Integrate by parts $$ \int_1^\infty \frac{\log(x)}{x^a}\;dx = \left. \frac{\log(x)}{x^{a-1}}\right|_{x=0}^{x=\infty} +\int_1^\infty\left(\frac{a\log(x)}{x^a}-\frac{1}{x^a}\right)dx $$

So, writing $S=\int_1^\infty\frac{\log(x)}{x^a}\;dx$ we get $$ S = aS - \frac{1}{a-1} $$ and the solution is $$ S = \frac{1}{(a-1)^2} $$

In fact, instead of using the integral test, we could more easily do a comparison: $\frac{\log(n)}{n^a} < \frac{1}{n^b}$ for large $n$, where $1<b<a$ so that $\sum \frac{1}{n^b} < \infty$.

Answer 2

To prove uniform convergence for $x \in [a,\infty)$ where $a > 1$ by a straightforward comparison, take $b$ such that $a-b > 1$.

We have

$$\frac{\log k}{k^x} \leqslant \frac{\log k}{k^ a} = \frac{1}{b}\frac{\log k^b}{k^a} \leqslant \frac{1}{b}\frac{k^b}{k^a} = \frac{1}{b} \frac{1}{k^{a-b}},$$

and $\displaystyle \sum \frac{1}{k^{a-b}}$ is a convergent p-series. Uniform convergence follows by the Weierstrass M -test.

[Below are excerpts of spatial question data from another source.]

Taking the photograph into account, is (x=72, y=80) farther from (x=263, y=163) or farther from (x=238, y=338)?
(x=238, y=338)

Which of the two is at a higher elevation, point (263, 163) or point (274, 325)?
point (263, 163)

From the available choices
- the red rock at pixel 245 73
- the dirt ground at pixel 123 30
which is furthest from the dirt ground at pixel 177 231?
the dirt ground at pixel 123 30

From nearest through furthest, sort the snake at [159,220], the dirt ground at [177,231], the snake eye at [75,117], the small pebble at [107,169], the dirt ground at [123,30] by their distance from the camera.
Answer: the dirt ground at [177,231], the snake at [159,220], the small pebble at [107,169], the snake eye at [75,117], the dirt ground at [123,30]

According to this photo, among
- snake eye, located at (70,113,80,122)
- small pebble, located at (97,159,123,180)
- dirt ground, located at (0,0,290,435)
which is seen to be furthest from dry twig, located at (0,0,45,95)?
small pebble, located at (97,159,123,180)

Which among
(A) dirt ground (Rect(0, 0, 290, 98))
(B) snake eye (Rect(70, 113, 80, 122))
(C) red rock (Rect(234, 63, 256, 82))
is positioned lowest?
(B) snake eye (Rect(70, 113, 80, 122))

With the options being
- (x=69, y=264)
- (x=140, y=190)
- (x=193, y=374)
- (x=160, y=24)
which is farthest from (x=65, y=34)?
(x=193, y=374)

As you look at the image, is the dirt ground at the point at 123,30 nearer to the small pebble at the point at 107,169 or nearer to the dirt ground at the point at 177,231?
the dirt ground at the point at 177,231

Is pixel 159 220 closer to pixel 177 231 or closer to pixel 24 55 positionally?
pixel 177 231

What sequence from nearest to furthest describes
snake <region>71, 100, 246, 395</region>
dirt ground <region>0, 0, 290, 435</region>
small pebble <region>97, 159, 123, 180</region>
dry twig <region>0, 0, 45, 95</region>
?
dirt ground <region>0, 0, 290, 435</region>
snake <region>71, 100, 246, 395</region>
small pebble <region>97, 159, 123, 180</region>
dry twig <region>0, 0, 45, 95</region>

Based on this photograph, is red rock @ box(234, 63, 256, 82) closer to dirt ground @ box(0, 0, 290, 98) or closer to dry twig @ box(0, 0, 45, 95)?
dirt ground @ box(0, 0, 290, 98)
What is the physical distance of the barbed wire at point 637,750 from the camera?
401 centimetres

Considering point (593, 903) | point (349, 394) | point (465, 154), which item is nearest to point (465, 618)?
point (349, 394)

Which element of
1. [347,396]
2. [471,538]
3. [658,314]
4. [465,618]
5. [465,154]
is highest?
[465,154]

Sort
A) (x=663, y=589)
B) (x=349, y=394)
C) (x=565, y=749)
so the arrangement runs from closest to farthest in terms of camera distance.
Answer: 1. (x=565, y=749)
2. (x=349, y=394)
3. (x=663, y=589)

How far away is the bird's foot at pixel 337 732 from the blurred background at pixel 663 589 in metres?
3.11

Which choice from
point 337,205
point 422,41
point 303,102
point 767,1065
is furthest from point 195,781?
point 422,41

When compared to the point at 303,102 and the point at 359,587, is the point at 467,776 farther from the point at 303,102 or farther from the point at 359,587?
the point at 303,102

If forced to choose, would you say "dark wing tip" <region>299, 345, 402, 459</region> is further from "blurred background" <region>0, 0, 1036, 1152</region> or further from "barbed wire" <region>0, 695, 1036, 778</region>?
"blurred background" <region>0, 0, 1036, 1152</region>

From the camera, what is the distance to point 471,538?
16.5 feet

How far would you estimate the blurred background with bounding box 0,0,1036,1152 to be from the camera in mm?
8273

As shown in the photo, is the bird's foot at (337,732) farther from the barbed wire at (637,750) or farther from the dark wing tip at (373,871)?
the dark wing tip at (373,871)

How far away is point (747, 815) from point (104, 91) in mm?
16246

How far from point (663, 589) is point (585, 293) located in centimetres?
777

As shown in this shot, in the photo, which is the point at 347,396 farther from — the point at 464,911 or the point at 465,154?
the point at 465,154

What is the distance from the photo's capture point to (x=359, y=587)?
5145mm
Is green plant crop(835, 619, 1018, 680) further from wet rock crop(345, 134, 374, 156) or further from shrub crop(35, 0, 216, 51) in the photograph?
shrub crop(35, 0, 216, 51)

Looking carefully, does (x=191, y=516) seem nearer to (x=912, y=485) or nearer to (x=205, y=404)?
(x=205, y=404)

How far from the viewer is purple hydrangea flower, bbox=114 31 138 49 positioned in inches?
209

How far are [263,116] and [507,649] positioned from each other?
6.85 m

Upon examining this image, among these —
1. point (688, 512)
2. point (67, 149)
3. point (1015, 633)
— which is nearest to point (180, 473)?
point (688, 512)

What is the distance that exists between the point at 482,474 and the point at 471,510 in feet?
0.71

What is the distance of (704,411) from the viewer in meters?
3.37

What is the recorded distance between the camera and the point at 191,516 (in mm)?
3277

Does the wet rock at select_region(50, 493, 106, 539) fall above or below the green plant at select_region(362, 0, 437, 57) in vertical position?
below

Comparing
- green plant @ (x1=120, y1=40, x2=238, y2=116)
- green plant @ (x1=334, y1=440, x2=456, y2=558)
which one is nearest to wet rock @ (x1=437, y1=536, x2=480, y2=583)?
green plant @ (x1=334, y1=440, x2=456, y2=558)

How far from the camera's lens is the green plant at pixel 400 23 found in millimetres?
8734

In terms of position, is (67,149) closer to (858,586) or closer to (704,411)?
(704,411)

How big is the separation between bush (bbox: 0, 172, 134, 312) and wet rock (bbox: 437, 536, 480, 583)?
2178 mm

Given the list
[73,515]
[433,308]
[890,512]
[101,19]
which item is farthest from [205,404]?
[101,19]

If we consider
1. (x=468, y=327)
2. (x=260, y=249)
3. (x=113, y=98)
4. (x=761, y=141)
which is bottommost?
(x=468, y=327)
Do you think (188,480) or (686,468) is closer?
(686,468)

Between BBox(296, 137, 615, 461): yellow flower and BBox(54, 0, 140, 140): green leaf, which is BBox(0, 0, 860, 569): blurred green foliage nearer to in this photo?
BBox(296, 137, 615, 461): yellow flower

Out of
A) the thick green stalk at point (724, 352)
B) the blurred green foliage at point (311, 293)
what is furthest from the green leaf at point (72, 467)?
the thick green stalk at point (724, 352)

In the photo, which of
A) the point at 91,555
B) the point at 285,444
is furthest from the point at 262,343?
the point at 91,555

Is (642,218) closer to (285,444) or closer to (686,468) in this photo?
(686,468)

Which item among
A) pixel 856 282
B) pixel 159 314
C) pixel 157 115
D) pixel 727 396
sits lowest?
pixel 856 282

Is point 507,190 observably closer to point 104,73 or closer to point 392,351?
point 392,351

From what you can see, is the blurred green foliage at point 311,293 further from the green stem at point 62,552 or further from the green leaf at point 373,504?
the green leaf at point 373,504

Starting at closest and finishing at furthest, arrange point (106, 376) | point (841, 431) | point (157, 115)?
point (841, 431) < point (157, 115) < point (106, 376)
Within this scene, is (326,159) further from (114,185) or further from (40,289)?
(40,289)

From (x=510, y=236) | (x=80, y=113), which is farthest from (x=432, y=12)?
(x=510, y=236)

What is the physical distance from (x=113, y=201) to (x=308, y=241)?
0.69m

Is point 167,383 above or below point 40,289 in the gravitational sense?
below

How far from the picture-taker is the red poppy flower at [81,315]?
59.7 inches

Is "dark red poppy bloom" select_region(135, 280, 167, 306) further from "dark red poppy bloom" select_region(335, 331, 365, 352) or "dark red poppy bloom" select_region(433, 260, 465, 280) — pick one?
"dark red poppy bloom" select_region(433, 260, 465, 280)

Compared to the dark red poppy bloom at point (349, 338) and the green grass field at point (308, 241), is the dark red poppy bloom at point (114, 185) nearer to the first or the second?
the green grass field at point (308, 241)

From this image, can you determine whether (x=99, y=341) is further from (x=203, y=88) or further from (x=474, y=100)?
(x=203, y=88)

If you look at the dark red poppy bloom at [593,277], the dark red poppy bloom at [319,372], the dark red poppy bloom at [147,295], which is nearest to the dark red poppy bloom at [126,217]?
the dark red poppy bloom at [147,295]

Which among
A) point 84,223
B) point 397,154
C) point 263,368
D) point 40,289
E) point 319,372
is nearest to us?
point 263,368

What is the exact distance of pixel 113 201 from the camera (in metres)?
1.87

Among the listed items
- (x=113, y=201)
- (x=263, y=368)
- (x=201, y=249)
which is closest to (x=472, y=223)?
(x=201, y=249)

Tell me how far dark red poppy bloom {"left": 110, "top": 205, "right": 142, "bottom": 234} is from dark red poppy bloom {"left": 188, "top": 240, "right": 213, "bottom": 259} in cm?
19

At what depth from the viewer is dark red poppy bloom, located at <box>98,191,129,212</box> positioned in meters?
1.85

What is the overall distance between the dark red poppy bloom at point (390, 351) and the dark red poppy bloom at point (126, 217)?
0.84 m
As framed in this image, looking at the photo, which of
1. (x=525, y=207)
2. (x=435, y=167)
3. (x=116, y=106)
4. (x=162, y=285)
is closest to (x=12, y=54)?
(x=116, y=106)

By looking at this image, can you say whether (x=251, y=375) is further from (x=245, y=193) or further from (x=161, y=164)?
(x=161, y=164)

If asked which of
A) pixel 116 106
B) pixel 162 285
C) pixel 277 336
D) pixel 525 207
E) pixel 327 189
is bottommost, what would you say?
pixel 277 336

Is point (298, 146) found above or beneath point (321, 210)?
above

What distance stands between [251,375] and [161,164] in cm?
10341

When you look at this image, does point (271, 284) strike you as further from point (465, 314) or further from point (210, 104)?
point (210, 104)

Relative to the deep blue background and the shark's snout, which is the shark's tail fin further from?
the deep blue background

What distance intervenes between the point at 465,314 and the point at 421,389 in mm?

The series fails to converge uniformly on the open interval $(1,\infty)$. Note that

$$\tag{*} \begin{align}\sup_{x \in (1,\infty)}\left|\sum_{k=n+1}^{\infty}\frac{\log k}{k^x}\right| &\geqslant \sup_{x \in (1,\infty)}\left|\sum_{k=n+1}^{2n}\frac{\log k}{k^x}\right|\\ &\geqslant \sup_{x \in (1,\infty)}n \frac{\log n}{(2n)^{x}} \\ & \geqslant n \frac{\log n}{(2n)^{1+1/n}} \\ &= \frac{\log n}{2 (2n)^{1/n}}\end{align}$$

Since $(2n)^{1/n} \to 1 $ and $\log n \to \infty$, the RHS of (*) does not converge to $0$ as $n \to \infty$.